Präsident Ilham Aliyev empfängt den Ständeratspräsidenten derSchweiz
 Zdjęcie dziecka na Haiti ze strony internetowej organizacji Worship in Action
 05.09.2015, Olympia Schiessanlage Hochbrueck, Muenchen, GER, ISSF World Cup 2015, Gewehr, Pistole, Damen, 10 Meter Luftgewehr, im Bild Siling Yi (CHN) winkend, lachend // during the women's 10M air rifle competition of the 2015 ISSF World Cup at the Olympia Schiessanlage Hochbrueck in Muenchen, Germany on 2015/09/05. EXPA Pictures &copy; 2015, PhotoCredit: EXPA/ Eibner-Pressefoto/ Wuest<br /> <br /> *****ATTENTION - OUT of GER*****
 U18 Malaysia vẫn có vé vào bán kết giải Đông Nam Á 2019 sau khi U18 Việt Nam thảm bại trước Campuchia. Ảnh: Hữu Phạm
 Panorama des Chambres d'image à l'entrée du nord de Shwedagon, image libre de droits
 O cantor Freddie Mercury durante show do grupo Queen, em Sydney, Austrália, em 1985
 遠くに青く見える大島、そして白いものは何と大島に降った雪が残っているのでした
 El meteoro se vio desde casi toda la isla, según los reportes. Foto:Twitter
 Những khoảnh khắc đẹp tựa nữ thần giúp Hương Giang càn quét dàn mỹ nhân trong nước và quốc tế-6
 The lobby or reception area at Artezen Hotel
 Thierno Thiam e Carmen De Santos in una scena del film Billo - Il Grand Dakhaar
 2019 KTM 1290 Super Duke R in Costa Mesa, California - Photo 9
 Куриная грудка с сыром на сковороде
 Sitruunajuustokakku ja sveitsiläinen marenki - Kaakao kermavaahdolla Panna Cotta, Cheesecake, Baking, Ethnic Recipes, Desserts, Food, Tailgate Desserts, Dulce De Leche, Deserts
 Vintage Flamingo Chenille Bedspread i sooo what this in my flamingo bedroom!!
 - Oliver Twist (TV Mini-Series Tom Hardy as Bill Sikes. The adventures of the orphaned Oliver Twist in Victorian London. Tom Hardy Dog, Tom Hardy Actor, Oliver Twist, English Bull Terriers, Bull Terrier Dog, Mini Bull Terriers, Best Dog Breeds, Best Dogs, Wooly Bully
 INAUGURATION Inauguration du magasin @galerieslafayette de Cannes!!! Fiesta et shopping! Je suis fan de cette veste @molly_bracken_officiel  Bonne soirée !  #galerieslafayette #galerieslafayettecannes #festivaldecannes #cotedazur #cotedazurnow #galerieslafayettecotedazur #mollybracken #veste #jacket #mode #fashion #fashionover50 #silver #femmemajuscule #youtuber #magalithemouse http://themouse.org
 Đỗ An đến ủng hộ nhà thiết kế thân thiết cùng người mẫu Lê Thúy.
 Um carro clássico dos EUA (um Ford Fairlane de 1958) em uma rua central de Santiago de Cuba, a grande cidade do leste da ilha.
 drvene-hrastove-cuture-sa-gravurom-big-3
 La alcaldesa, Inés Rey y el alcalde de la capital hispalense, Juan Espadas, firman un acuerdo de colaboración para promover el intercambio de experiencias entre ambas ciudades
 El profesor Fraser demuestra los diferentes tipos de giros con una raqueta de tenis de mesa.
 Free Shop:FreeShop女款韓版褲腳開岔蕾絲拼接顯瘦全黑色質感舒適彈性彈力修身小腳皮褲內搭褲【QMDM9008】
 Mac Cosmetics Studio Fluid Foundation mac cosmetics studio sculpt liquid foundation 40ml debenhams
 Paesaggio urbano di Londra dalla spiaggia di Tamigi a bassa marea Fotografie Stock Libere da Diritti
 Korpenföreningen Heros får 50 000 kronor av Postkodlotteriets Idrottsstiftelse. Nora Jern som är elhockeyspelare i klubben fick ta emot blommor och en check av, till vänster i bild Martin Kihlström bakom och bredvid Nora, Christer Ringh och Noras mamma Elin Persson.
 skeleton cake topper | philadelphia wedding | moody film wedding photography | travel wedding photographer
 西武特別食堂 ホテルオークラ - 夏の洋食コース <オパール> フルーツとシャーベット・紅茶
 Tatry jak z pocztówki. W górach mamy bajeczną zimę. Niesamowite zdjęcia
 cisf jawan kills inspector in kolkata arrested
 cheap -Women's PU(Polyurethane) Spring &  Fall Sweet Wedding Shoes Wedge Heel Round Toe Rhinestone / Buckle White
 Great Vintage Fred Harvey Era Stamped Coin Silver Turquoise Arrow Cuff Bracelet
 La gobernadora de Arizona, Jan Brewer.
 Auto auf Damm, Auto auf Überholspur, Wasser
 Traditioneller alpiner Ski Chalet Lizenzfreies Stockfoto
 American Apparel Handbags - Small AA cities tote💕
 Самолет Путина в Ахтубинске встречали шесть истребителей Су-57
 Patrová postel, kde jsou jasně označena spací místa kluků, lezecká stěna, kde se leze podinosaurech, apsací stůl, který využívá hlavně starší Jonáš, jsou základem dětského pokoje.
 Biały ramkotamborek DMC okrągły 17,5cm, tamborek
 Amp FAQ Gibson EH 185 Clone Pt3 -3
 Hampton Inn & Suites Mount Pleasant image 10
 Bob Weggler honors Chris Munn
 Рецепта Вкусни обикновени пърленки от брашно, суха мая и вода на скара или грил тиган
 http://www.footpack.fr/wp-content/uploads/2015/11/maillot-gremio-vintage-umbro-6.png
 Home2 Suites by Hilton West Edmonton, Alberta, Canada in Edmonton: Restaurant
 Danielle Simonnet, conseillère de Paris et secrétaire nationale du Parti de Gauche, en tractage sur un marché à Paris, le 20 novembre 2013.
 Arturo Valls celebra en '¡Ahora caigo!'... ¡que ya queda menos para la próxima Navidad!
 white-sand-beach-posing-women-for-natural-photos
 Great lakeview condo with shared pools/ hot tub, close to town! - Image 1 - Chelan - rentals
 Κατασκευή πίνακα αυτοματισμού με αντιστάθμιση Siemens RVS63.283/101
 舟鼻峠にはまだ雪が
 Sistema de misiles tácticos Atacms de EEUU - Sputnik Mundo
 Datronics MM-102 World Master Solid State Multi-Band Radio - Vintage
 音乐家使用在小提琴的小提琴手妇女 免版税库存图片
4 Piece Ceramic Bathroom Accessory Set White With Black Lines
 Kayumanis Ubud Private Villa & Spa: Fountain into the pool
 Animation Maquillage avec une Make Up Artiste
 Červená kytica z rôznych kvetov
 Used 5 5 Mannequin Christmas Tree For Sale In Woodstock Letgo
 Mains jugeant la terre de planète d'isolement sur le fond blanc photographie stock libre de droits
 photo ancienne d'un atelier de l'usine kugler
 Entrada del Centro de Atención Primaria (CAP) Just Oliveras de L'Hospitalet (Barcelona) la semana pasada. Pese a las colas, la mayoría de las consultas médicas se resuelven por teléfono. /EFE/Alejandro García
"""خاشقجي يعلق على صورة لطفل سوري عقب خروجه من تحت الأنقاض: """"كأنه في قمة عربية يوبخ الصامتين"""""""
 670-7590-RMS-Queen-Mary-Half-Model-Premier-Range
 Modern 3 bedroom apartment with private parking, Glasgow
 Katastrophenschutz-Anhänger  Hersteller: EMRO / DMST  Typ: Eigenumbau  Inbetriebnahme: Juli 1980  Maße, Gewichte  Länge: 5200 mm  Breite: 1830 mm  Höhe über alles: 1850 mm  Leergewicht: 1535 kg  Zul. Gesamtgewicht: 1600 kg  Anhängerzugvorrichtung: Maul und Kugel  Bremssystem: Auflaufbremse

+-------+

**Work required**
The expected result is every line from the material above that includes "http".

**Task solution**
 INAUGURATION Inauguration du magasin @galerieslafayette de Cannes!!! Fiesta et shopping! Je suis fan de cette veste @molly_bracken_officiel  Bonne soirée !  #galerieslafayette #galerieslafayettecannes #festivaldecannes #cotedazur #cotedazurnow #galerieslafayettecotedazur #mollybracken #veste #jacket #mode #fashion #fashionover50 #silver #femmemajuscule #youtuber #magalithemouse http://themouse.org
 http://www.footpack.fr/wp-content/uploads/2015/11/maillot-gremio-vintage-umbro-6.png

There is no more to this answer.